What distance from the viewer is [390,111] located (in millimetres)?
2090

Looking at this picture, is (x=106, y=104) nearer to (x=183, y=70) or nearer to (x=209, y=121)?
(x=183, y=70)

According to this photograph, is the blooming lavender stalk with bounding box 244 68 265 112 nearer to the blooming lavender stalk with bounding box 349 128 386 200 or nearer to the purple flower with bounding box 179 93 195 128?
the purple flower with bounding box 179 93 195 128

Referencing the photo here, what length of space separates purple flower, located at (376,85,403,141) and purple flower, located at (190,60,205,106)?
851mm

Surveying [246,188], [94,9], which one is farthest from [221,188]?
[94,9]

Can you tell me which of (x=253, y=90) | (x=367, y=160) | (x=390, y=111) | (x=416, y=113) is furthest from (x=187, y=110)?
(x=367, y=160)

Work required
Please write out the records again, starting at the line that contains "Surveying [246,188], [94,9], which" and ending at the last line of the records, and give only those lines. Keep the requests unchanged, but multiply every coordinate in the answers by 1.15 and round each result to a whole number, with halves rounded up.

Solution to this task
Surveying [246,188], [94,9], which one is farthest from [221,188]?
[108,10]

Can you tell me which of (x=253, y=90) | (x=367, y=160) | (x=390, y=111) | (x=416, y=113) is furthest from (x=187, y=110)?
(x=422, y=184)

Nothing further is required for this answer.